Please continue the account of Black Hawk, Colorado, given below, picking up right after its final sentence.

━━━━━ Quoted passage

Serving humanity and the world through the arts
a California 501(c)(3) non-profit foundation
"Black Hawk Waltz: Tales of a Rocky Mountain Town"
The Wakan Foundation for the Arts Documentary film about a true-life Colorado "Northern Exposure" was broadcast on the History Channel and PBS stations
Entirely through the voices of the town's residents and images from its present and past, "Black Hawk Waltz: Tales of a Rocky Mountain Town" tells the story of Black Hawk, Colorado (about 45 minutes west of Denver) from its founding in the 1850s up to the present day. It was in Black Hawk, in the late 1850s, that gold was first discovered in Colorado. The town began as a placer mining camp and grew into an area of underground mines and later a milling and smelting town.
Black Hawk's mushrooming growth in a few short years after its founding inspired newspaperman Horace Greely's phrase about the American Gold Rush, "Go west young man."
Mining in the area stopped after World War II, because the U.S. government stripped the town of most of its steel and iron, including its mining and milling equipment, as a part of America's war scrap metal recycling effort, and the town's economy was almost completely devastated.
Benefiting from its scenic location, Black Hawk became a favorite site of those seeking solitude, including Allen Ginsberg, Jack Kerouac, and other members of the "Beat Generation." Later, Bob Dylan, Joan Baez, and others performed in adjacent Central City and visited Black Hawk. In late 1990, to save Black Hawk and two other former mining towns from closing, the towns' residents and voters of the State of Colorado decided to permit limited stakes gambling, including low stakes black jack, poker, and slot machines.

━━━━━━━━━━
━━━━━ The data

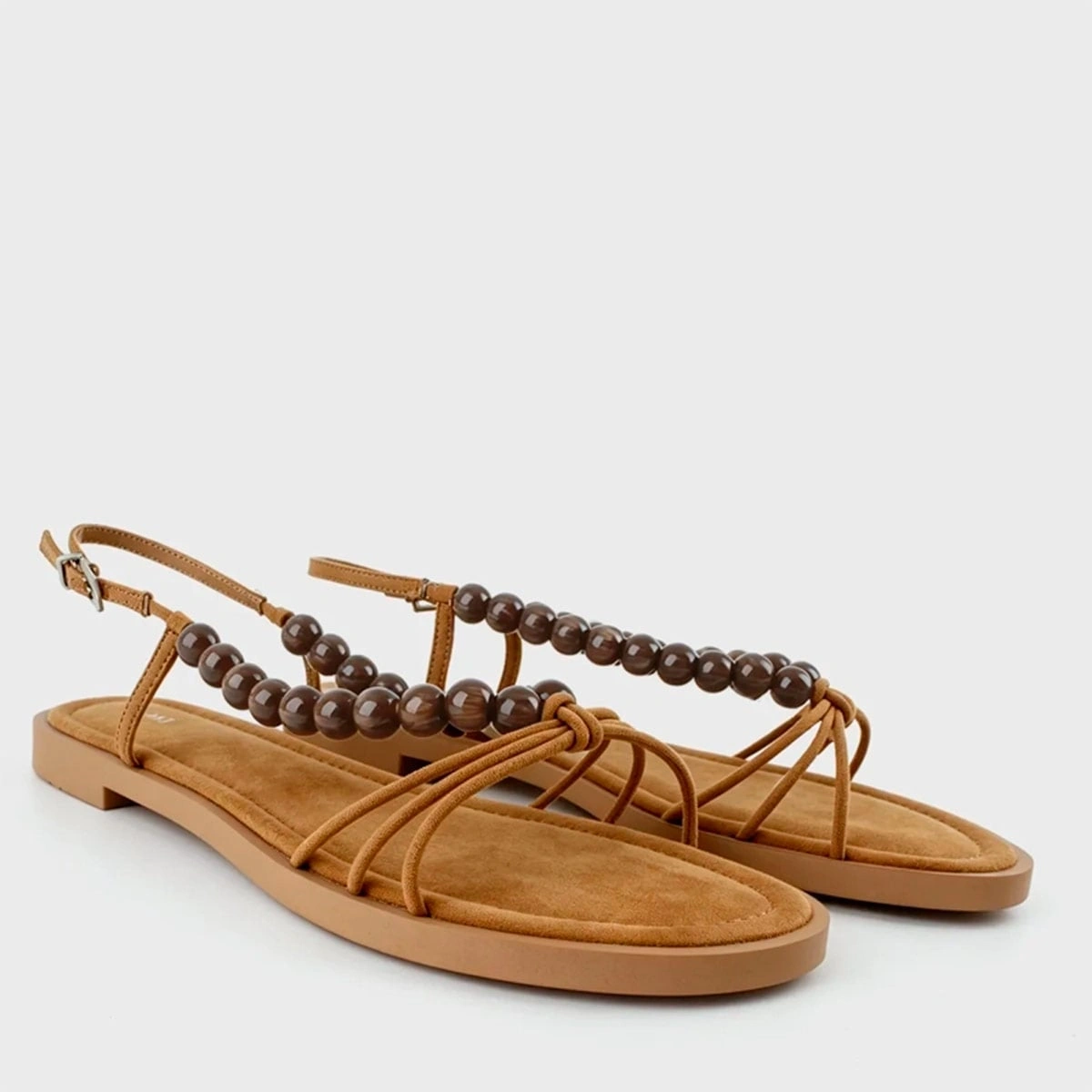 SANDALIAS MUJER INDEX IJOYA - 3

━━━━━━━━━━
━━━━━ The data

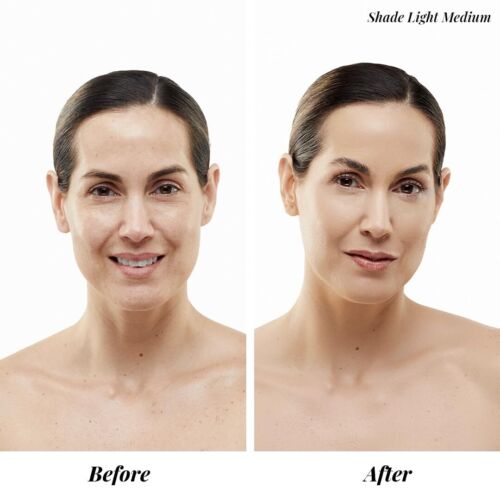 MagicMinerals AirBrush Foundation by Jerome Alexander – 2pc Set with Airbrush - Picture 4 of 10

━━━━━━━━━━

Result of this task -
The film explores the true uniqueness of the residents and history of Black Hawk, as well as some of the changes with the advent of gaming. Gambling brought great economic benefits as well as the diminishing of Black Hawk's small town magic as nearly one half of the town's original residents moved away after gambling. Today, thousands of gamblers descend upon the town every day. The town now has a little more than 100 residents, and gaming provides Black Hawk with an annual budget of over $16 million.
Some of the interesting facts revealed by resident interviews, most of which included in the film:
1) An excavator who digs old outhouses in the Black Hawk area has discovered a variety of things in old outhouse pits including a glass eye, false teeth, and a 100-year-old bottle containing a preserved fetus found behind a former brothel that was presumed to have been discarded by a prostitute.
2) Several older residents remember encounters with the Ute Indians in Black Hawk as recently as the 1930's. At the turn of the century, the Utes would visit Black Hawk to perform dances and in later years would ask certain familiar residents for food.
3) There was a metal submarine built in Black Hawk in the 1800's that was sunk and later raised from a mountain lake 9,000 feet above sea level.
4) A Black Hawk-area resident co-founded a newspaper in the 1970s, "The Little Kingdom Come," to present irreverent and unpublishible accounts of the news that the official local paper would not report. Included in each issue, which is still published "whenever we damn well feel like it," is the "Gunslinger of the Month," a nude centerfold of a local Black Hawk area resident (both men and women) wearing only a cowboy hat (to cover their lower unmentionables), boots, and a six shooter. Centerfolds have included the mayor of Black Hawk's rival city, an attractive bare-breasted grandmother, a mother-daughter team, and the naked trombone section of the renowned Central City Opera sporting only their instruments.
5) Black Hawk and Central City are adjacent to one another, and the two towns have been rivals since their founding in the 1850s. In the late 1800s, a post office was built in Central City. Residents of Black Hawk were envious, and hooked up the post office to a team of horses in the middle of the night and drug the building to Black Hawk. The next night, residents of Central City drug it back to their town. Postal officials then decided to build a post office in both towns.
6) Folk singer Judy Collins started her career in Black Hawk, and made beer in her bathtub. One night, she mystified her audience with a five minute introduction to a song that had just 17 words: "If you haven't made love to the landlady's daughter, then you shan't have another piece of pie." Audiences were dumb-founded but a local friend planted in the audience clapped enthusiastically in support.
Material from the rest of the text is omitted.